*DOCUMENT TEXT:*
From Arbol’s Playbook: How to Enter Regulated Markets Without Burning Cash
Most startup advice suggests raising massive funding rounds to tackle regulated markets. But in a recent episode of Category Visionaries, Arbol founder Sid Jha shared a different approach – one that turned a $3,000 first transaction into $171 million in revenue while navigating the complex insurance industry.
Start Small, Learn Fast
When entering the insurance market, Sid faced a crucial dilemma: “You can’t just up and start selling insurance. So you have to first find out, how do I kind of even get the first transactions going? What do I need to do in terms of licensing and the correct regulatory stuff? And each jurisdiction is different… And you don’t want to spend hundreds of thousands of dollars getting all the licenses before you even know what the market is.”
Instead of pursuing comprehensive licensing immediately, Arbol started with minimal viable compliance – just enough to test their concept with real customers.
The $3,000 Learning Investment
This approach led to their first transaction: “I remember it taking almost six months to arrange the first transaction, which was a grand total of $3,000 in gross revenue.” While the revenue was minimal, the learning was invaluable. As Sid notes, “It was good to get the first thing done, but it also was deflating that this was this much work for $3,000 of gross revenue.”
The Multi-Thread Strategy
Rather than betting everything on a single approach, Arbol developed what Sid calls a multi-thread strategy: “You try 20 things, 30 things – all try to be cohesive. You’re not trying to just do 20 random projects. They should be cohesive. They should be among the same kind of theme. But you have to put a lot of threads out there… because 19 out of 20 of them will likely not get anywhere.”
This approach helped them identify which regulatory pathways and market segments were worth pursuing with larger investments.
Building Credibility Without Burning Cash
Breaking into regulated industries as a startup presents a particular challenge: “Especially in these industries that are dominated by huge players, it’s difficult to even get a conversation at the early stages. It’s difficult to set up a meeting. And what happens is you get stuck in the bureaucracy because you don’t have the size and the cloud to be able to sort of break through these barriers.”
Arbol overcame this by focusing on specific use cases where traditional insurance models fell short. As Sid explains, “The way insurance works is you have damage. Some guy comes to your farm or business and makes a subjective assessment, and that process is filled with delays, disputes and sometimes fraud.”

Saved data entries

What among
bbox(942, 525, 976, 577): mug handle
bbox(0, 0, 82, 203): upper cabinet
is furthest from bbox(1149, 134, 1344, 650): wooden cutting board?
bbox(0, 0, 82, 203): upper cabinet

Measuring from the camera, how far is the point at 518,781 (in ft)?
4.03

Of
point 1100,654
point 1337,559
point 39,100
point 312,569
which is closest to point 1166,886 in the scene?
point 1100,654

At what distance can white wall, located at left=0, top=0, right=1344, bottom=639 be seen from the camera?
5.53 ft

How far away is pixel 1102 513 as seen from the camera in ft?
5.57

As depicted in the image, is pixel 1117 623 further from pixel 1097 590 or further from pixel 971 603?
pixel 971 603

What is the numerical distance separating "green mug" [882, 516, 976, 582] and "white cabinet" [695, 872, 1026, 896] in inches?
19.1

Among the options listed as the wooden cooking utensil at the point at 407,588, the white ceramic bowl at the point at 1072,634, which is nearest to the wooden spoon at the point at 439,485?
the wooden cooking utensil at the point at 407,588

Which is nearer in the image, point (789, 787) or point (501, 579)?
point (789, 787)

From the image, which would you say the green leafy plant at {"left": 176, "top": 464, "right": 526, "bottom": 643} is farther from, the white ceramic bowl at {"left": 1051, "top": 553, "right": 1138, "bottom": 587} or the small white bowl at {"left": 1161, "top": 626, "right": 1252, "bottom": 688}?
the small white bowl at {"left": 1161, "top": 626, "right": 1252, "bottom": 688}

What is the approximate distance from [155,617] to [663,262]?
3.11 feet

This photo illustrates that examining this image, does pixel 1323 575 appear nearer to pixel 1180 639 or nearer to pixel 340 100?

*TASK 1:* In the Arbol playbook article, quote the passage from "Start Small, Learn" up to and including "with real customers." word for word.
*TASK 2:* Translate this sentence from the Arbol playbook article into Spanish: "This approach helped them identify which regulatory pathways and market segments were worth pursuing with larger investments."

*WRITTEN SOLUTION 1:*
Start Small, Learn Fast
When entering the insurance market, Sid faced a crucial dilemma: “You can’t just up and start selling insurance. So you have to first find out, how do I kind of even get the first transactions going? What do I need to do in terms of licensing and the correct regulatory stuff? And each jurisdiction is different… And you don’t want to spend hundreds of thousands of dollars getting all the licenses before you even know what the market is.”
Instead of pursuing comprehensive licensing immediately, Arbol started with minimal viable compliance – just enough to test their concept with real customers.

*WRITTEN SOLUTION 2:* Este enfoque les ayudó a identificar qué vías regulatorias y segmentos de mercado valía la pena explorar con inversiones mayores.